Nos últimos dias, para estimular a retomada do crescimento econômico, o Governo Federal anunciou várias medidas para reduzir os juros dos bancos oficiais – Banco do Brasil e Caixa Econômica Federal. Na sequência, com medo de perder clientes, os principais bancos privados nacionais também cortaram taxas de juros. Pouco depois, o Copom anunciou a redução da taxa Selic para 9% – o índice mais baixo em dois anos –, o que permitiu que o Brasil deixasse de ser o recordista mundial da taxa de juros.
Essas medidas ocorreram em meio a uma queda de braço entre os bancos e o governo, com a presidenta Dilma Rousseff defendendo a redução do spread bancário – a diferença entre a taxa de captação das instituições financeiras e os juros cobrados dos clientes – e a Federação Brasileira dos Bancos (Febraban) pedindo corte de impostos e diminuição do compulsório (percentual dos depósitos que os bancos são obrigados a manter no Banco Central). As reivindicações foram rechaçadas pelo ministro da Fazenda, Guido Mantega, que disse que os bancos têm margem para aumentar o crédito e reduzir os juros sem ajuda do governo.

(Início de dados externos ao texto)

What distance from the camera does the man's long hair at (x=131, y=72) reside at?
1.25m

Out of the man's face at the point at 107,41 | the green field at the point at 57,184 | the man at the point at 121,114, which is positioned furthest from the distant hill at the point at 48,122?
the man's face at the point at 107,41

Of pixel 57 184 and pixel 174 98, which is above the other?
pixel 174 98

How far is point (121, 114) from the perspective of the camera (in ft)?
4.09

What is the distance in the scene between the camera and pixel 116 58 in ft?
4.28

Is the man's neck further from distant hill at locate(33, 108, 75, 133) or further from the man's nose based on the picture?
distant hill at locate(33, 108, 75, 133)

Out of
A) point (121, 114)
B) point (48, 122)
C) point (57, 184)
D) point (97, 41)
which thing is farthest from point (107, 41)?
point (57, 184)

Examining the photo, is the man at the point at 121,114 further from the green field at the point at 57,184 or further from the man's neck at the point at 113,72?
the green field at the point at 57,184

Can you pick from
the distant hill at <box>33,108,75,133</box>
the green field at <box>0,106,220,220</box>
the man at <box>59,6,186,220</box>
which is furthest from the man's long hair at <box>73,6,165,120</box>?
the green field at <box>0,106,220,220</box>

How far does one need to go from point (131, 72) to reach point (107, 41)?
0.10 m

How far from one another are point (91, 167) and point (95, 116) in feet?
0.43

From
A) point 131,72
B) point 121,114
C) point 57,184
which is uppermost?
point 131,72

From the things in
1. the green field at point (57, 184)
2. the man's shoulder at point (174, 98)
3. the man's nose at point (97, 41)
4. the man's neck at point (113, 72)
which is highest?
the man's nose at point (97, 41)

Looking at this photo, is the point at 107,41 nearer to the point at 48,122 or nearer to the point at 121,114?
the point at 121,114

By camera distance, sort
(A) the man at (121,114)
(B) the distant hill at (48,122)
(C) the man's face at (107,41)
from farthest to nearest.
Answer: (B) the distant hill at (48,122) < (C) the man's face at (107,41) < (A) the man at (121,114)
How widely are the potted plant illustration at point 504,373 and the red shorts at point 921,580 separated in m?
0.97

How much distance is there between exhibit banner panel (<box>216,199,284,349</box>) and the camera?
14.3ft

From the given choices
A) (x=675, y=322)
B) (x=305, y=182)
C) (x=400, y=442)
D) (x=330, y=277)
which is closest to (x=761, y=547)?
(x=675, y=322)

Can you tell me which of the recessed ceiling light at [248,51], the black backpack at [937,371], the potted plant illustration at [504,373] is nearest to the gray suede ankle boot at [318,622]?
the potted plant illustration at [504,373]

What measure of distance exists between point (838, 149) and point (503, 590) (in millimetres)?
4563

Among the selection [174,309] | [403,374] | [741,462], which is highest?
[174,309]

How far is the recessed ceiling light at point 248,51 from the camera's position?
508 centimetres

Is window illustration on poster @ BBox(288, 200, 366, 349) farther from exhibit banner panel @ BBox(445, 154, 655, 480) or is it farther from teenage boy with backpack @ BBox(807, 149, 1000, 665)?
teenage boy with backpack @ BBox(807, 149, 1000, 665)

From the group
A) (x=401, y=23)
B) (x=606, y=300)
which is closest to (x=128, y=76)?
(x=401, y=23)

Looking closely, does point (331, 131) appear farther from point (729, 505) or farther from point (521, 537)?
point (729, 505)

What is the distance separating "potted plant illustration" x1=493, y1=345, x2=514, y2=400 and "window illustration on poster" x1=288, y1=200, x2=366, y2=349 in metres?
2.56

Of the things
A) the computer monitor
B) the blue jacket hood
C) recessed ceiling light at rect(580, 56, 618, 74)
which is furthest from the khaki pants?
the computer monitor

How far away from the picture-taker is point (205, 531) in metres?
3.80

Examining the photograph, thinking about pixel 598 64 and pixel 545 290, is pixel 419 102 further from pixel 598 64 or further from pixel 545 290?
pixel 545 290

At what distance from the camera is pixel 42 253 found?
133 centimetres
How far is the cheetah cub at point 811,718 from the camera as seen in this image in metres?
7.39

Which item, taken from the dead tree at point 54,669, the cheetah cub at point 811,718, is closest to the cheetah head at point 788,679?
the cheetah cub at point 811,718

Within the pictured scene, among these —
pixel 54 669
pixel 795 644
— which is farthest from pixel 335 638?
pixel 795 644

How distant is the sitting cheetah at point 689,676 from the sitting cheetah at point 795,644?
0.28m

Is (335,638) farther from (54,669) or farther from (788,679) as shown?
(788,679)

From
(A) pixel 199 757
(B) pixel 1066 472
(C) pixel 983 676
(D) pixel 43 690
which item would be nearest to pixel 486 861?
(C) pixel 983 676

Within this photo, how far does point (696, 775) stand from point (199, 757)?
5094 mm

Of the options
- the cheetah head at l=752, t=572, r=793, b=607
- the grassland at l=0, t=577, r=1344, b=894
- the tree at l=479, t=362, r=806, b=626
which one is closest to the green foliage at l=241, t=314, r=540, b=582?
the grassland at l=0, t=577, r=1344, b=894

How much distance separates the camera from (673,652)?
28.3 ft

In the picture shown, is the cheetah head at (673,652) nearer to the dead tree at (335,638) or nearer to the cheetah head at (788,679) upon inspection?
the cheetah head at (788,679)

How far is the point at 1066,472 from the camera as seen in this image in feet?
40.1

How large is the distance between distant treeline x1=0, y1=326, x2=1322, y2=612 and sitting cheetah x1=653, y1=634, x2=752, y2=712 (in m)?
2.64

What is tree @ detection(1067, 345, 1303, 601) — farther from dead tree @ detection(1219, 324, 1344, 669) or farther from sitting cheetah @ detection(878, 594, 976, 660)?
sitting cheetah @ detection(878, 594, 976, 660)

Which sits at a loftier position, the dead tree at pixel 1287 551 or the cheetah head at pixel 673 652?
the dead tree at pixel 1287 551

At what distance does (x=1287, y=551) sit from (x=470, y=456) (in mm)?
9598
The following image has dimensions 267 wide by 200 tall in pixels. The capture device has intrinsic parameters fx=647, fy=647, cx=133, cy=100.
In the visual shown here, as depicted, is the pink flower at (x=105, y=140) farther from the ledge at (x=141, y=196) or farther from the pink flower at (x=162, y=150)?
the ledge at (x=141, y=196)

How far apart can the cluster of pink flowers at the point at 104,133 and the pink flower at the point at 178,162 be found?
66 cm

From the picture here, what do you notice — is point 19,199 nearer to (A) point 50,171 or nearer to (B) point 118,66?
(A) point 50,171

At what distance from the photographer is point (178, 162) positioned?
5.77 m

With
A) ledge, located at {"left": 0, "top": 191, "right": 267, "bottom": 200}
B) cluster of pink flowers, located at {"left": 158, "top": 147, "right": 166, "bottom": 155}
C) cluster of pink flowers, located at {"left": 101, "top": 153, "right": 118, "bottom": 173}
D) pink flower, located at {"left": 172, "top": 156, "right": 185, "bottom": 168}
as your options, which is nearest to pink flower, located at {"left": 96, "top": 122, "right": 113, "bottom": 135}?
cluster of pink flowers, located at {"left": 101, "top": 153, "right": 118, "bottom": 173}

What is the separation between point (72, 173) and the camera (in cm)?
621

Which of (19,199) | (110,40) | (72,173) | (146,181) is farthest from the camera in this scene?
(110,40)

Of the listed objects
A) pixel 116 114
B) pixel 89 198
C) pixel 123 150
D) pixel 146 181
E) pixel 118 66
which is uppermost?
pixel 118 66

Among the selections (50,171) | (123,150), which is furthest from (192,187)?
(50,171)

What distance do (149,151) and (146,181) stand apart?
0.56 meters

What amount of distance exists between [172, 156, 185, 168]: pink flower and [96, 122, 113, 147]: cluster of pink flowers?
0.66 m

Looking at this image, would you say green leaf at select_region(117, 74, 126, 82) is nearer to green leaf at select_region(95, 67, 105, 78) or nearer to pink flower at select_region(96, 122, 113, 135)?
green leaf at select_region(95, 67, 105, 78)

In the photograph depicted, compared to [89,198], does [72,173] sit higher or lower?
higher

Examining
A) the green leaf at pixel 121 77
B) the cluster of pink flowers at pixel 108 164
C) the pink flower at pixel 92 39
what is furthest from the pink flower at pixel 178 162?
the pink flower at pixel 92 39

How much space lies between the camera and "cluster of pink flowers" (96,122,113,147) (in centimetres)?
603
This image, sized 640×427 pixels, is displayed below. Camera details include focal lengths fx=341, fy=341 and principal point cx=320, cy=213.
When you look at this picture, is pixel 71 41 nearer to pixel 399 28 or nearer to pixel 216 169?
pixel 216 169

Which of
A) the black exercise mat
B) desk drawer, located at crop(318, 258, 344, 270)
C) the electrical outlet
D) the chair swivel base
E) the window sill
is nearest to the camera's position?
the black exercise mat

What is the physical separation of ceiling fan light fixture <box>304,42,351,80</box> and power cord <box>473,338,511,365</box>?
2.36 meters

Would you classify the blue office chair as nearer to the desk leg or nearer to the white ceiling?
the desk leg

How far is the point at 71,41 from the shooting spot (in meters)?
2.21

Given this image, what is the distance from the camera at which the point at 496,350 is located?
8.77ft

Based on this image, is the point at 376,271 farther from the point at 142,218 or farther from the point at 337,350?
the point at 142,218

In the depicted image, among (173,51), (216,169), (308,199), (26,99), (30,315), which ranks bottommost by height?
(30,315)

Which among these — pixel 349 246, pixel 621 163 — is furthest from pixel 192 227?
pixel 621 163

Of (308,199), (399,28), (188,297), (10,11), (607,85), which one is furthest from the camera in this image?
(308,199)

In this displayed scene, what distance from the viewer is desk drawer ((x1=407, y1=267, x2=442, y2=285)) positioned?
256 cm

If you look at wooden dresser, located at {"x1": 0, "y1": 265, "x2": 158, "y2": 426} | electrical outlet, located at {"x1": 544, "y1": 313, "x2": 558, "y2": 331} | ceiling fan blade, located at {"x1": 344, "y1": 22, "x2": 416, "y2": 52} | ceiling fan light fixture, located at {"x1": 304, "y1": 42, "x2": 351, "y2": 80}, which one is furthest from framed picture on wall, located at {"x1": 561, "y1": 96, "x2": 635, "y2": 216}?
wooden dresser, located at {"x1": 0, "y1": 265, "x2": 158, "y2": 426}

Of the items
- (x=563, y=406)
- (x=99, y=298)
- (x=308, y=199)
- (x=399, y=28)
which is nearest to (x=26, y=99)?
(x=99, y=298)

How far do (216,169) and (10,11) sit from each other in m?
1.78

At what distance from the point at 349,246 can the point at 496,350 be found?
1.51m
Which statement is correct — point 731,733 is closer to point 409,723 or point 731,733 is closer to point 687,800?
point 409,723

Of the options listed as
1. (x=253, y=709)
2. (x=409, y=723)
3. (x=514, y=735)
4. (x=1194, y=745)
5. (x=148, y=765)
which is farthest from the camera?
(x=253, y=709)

De fato, como lembrou Mantega, o Brasil hoje é o país que pratica o maior spread do mundo. Os bancos justificam esse alto patamar sob a alegação de que temos uma taxa de inadimplência alta e que os impostos pagos pelo sistema financeiro são excessivos. O fato é que tais argumentos não explicam por que há uma década a taxa média de juros dos empréstimos bancários sempre esteve acima dos 39%, enquanto que, no mesmo período, a Selic variou de 26,5% aos atuais 9%; a inflação de 12,53% a 6,5% (em 2011), enquanto que, a inadimplência caiu de 15,9% para 5,7%. E o spread bancário se manteve em níveis estratosféricos mesmo durante a crise econômica mundial de 2008-2009, quando o governo reduziu o imposto compulsório e os bancos públicos baixaram os juros para estimular o consumo.
Recentemente, um levantamento da consultora Economatica revelou que, pelo oitavo ano consecutivo, os bancos brasileiros registraram rentabilidade maior dos que os americanos. A rentabilidade sobre o patrimônio (iniciais ROE – return on equity – em inglês) dos bancos brasileiros foi de 13,97%, contra 7,63% dos bancos dos EUA em 2011; 15,57% contra 6,06% em 2010 e 13,3% contra 2,81% em 2009. De acordo com esse levantamento, os 25 bancos brasileiros de capital aberto acumularam lucro de R$ 49,4 bilhões em 2011 – um crescimento de 14,48% em relação a 2010.
Na verdade, os spreads que proporcionam tal rentabilidade aos bancos brasileiros ocorrem não por causa da inadimplência ou dos impostos, mas em função do processo de concentração financeira que o país vem vivendo nos últimos anos. Os cinco maiores bancos brasileiros concentram cerca de 75% dos ativos e empréstimos do país. Há dez anos, esses cinco bancos tinham menos de 10% do mercado. E essa concentração aumentou depois da crise financeira de 2008, quando ocorreram grandes fusões e aquisições. Como se sabe, quanto mais concentrado é um setor da economia, maior poder ele tem para promover seus interesses.
Mas a situação trazida com a crise econômica talvez nos tenha indicado o caminho para conciliar os interesses dos bancos com o desenvolvimento do país. Naquele momento, enquanto o sistema financeiro privado se retraiu, os bancos públicos ofertaram crédito a juros baixos para o consumo. A robustez do mercado de trabalho; o grau de confiança de empresários e consumidores e a queda dos indicadores de inadimplência fizeram o resto. Com isso, formou-se um círculo virtuoso que permitiu aos bancos oficiais emprestar dinheiro, aumentar sua fatia no mercado e ainda lucrar com isso. Por que os bancos privados nacionais não podem seguir o mesmo caminho?
O fato é que estamos trilhando um novo caminho, sem volta. A política da presidenta Dilma Rousseff de forçar a queda da taxa de juros sem perder o controle da inflação deu passos decisivos no sentido de corrigir as distorções de um modelo que possibilitou a construção de um sistema financeiro robusto, mas à custa da atividade econômica produtiva do país.
* Cláudio Puty é deputado federal (PT-PA).